[Text provided]
+---+
Love After Death: The Story Of Carl Tanzler And Maria Elena Milagro de Hoyos
By | October 13, 2019

Traditional wedding vows usually contain phrases such as “until death do us part” or “as long as we both shall live,” but for a deranged doctor named Carl Tanzler that wasn’t good enough. His love for his patient, Maria Elena Milagro de Hoyos, was so strong that he could not let her go, even after she died.
His full name was Georg Karl Tanzler and he was born in Dresden, Germany, on February 8, 1877. According to Tanzler, it was during his childhood that he first became aware of his beloved. He claimed to have been visited by the spirit of a deceased relative, who revealed the face of his one true love. It would be years later before he would meet the real Elena. First, he had to travel the world, spending most of World War I in an internment camp in Australia.

Having reached his forties without meeting his fated lover, Tanzler married a woman named Doris Shafer instead and had two daughters with her. He eventually left them and traveled to the United States in 1926 where, after a brief stop in Cuba, he lived in Zephyrhills, Florida. His wife and daughters joined him in Florida only to have him leave them again, this time to Key West, Florida, less than a year later. It was while working at a U.S. Marine hospital in Key West as a radiological technician under the name Carl von Cosel that he finally met the real Elena.
+---+
[Given information]
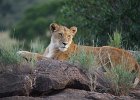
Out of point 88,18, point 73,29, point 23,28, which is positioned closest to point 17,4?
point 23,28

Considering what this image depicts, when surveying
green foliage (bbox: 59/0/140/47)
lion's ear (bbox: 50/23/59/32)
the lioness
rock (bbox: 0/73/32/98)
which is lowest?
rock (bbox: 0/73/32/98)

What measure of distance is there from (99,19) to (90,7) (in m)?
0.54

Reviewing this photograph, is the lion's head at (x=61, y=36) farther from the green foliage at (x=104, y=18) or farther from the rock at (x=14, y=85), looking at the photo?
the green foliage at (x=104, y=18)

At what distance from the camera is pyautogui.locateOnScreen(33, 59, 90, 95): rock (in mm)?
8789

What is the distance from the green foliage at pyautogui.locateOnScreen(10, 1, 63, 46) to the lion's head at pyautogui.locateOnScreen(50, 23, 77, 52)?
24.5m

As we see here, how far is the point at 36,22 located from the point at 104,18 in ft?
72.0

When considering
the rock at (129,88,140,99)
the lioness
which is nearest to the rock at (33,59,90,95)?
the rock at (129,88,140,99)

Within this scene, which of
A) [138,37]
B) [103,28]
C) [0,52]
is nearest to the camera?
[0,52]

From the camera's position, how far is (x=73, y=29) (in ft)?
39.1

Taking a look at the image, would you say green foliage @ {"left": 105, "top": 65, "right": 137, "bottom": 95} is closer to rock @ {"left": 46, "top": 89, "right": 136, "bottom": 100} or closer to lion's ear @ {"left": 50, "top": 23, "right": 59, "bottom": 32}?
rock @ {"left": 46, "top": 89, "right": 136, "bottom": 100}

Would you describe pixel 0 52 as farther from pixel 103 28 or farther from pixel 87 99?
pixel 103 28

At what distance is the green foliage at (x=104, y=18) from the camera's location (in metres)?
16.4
+---+
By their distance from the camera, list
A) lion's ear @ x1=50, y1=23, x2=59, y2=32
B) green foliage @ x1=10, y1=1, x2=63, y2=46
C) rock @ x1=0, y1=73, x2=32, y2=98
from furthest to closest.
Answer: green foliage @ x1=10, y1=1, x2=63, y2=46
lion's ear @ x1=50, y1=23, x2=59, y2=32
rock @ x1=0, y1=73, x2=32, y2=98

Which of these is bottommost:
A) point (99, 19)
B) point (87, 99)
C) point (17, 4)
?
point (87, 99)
+---+
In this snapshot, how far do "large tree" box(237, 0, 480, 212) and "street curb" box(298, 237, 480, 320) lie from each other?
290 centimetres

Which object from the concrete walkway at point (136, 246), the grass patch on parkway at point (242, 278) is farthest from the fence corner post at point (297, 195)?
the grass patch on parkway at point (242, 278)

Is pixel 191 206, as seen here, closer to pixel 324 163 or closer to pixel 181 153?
+---+
[Things to do]
A – Decide whether each statement agrees with the article on Carl Tanzler, answering yes or no and quoting the deciding words from the article: (i) Tanzler was born in Dresden, Germany. (ii) Tanzler spent most of World War I in Cuba. (iii) Tanzler met Elena while working at a hospital in Key West.
B – Pick up the article on Carl Tanzler where it stops and continue it.
The data is separate material and has no connection to the article on Carl Tanzler.

[Your responses]
A –
(i) Yes: "he was born in Dresden, Germany, on February 8, 1877"
(ii) No: "spending most of World War I in an internment camp in Australia"
(iii) Yes: "It was while working at a U.S. Marine hospital in Key West as a radiological technician under the name Carl von Cosel that he finally met the real Elena."

B –
Maria Elena Milagro de Hoyos was born on July 31, 1909, in Key West, Florida. She had married at a young age, but her husband left her shortly after she suffered a miscarriage. To make matters worse, she soon fell ill and on April 22, 1930, her mother, Aurora de Hoyos, brought her into the Marine hospital. Elena was diagnosed with tuberculosis which was, at that time, incurable. However, Tanzler immediately recognized her as the girl from his childhood vision and was determined to save her.
Tanzler obtained permission to try several experimental treatments, many of which were homemade elixirs, in his attempts to cure Elena. At the same time, he attempted to woo her with expensive gifts, though there was never any indication that his feelings were reciprocated. Despite all of Tanzler’s efforts, Elena died on October 25, 1931. Tanzler insisted on paying for the funeral expenses and even purchased a stone mausoleum to house her corpse. Elena’s family mourned her but eventually moved on. Tanzler, however, did not.

The doctor continued to make regular visits to the mausoleum for the next two years. Eventually, rumors regarding his obsessive behavior cost him his job. Then in April 1933, after allegedly hearing Elena’s spirit begging to be rescued from her tomb, Tanzler removed her body from the mausoleum and used a toy wagon to bring it home with him. In order to preserve her body, he used wire to keep her skeleton intact, replaced her eyes with glass orbs, filled the body cavities with rags, and replaced decayed skin with plaster and fabric. He even made her a wig from her own hair and used perfume and disinfectant to mask her smell. He lived with her body for seven years, keeping her in his bed, and allegedly working to build an aircraft which he believed would fly him and Elena to the stratosphere where she would be rejuvenated Frankenstein-style.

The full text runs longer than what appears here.